• [TASKS FOR THIS EXERCISE]:
A: From the string comparison, list every pro given for Dominant violin strings.
B: Repeat the string comparison between "2.     Eudoxa" and "worth the price.", inclusive, swapping "beginners" for "students".

• [PASSAGE GIVEN]:
--- begin ---

Common Strings: A Pros and Cons List

Strings: Comparison of Common Sets

            As promised, we’re following up our recent string FAQs post with a breakdown of the pros and cons of the most popular sets on the market. These are general characteristics that aren’t always true for individual instruments, but they should provide you with a starting place in your search to save you some time and money. Our list is separated by instrument.

Violin 

1.     Dominant

 
Dominant Violin.jpg
 



            The Dominant line of strings from Thomastik-Infeld was one of the first to introduce a stranded synthetic core to their strings in order to combine the sound of gut strings with the stability of steel. It is now one of the most popular sets worldwide and is often considered the standard against which other synthetic-core strings are compared. Because of its moderation in tone, color, and price, Dominants are a great place to start when looking for a more advanced set of strings. Some players develop a preference for other sets later on, but many professionals swear by them including the renowned soloist Hilary Hahn.

Pros

·        Neutral

·        Often regarded as the standard for synthetic-core strings

·        Good projection

·        Moderate price

Cons 

·        May sound harsh and metallic while breaking in

·        Players often replace the E string with other brands

 

 

2.     Eudoxa



 
Eudoxa Violin.jpg
 

            Eudoxa is probably our most popular gut-core string set. Since they are wound with metal, Eudoxas are more stable than pure gut strings but have many of the same sound qualities. They require more care and upkeep than steel or synthetic strings so we don’t recommend them for beginners, but the sound can be well worth the price.

--- end ---

• [EXCERPTED DATA]:

--- begin ---

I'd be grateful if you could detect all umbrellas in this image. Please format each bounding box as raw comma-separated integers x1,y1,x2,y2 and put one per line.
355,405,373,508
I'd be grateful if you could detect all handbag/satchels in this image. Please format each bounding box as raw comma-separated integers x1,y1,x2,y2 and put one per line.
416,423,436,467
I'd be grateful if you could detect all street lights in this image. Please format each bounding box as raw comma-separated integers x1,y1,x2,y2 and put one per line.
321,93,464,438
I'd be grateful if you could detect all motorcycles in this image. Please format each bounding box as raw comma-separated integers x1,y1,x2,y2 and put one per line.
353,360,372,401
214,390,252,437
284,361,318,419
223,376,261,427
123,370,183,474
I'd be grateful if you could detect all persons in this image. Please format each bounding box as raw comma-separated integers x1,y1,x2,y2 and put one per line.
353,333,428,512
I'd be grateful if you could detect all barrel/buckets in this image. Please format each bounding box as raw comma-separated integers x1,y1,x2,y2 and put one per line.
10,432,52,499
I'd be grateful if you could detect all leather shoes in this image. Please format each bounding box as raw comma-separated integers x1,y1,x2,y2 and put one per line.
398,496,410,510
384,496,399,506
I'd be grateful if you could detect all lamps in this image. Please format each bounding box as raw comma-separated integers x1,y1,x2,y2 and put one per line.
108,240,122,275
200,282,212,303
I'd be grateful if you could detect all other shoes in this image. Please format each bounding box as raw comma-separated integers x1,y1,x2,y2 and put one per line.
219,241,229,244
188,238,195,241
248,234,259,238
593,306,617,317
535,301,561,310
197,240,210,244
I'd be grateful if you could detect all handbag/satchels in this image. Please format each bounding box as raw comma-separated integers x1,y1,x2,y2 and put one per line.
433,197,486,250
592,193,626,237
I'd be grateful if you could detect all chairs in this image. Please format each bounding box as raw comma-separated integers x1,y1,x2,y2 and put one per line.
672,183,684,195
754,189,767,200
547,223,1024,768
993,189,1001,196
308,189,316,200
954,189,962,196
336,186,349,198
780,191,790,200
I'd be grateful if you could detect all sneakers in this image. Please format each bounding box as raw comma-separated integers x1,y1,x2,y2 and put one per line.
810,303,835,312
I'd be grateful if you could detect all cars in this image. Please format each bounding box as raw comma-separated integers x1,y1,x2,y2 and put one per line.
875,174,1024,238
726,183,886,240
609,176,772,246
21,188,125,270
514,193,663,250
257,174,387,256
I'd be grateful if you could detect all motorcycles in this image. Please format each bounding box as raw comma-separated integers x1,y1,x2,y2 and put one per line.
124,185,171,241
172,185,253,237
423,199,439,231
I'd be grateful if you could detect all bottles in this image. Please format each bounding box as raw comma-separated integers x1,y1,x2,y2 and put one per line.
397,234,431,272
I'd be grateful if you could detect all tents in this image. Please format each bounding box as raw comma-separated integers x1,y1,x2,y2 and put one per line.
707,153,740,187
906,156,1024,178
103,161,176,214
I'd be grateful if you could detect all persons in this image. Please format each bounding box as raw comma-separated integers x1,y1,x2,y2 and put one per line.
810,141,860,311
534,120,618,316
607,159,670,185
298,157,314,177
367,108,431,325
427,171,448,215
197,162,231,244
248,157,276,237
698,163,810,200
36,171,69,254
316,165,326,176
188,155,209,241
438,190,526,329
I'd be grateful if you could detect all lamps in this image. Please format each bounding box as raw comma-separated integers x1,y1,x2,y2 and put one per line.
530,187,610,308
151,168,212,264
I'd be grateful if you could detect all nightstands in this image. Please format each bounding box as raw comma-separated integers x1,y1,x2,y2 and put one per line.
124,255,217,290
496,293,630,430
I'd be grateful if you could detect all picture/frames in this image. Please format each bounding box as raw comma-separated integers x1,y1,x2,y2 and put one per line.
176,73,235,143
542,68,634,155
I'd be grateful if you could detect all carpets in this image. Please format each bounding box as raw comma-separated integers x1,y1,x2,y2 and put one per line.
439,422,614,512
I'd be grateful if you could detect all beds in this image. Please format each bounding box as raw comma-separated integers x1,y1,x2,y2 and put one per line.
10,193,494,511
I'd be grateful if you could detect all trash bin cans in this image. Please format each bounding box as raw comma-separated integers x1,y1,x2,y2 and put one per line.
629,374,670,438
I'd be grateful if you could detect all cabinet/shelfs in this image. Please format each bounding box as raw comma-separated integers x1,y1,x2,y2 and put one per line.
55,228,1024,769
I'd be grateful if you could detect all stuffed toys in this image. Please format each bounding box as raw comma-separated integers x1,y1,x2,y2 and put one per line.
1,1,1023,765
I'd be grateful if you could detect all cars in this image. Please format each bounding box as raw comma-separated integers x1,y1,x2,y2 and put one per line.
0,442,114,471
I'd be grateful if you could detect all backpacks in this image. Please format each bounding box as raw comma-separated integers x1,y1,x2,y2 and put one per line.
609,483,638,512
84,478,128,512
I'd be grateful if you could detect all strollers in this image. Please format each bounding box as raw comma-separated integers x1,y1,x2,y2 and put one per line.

--- end ---

• [SOLVED PROBLEMS]:
A:
- Neutral
- Often regarded as the standard for synthetic-core strings
- Good projection
- Moderate price

B:
2.     Eudoxa



 
Eudoxa Violin.jpg
 

            Eudoxa is probably our most popular gut-core string set. Since they are wound with metal, Eudoxas are more stable than pure gut strings but have many of the same sound qualities. They require more care and upkeep than steel or synthetic strings so we don’t recommend them for students, but the sound can be well worth the price.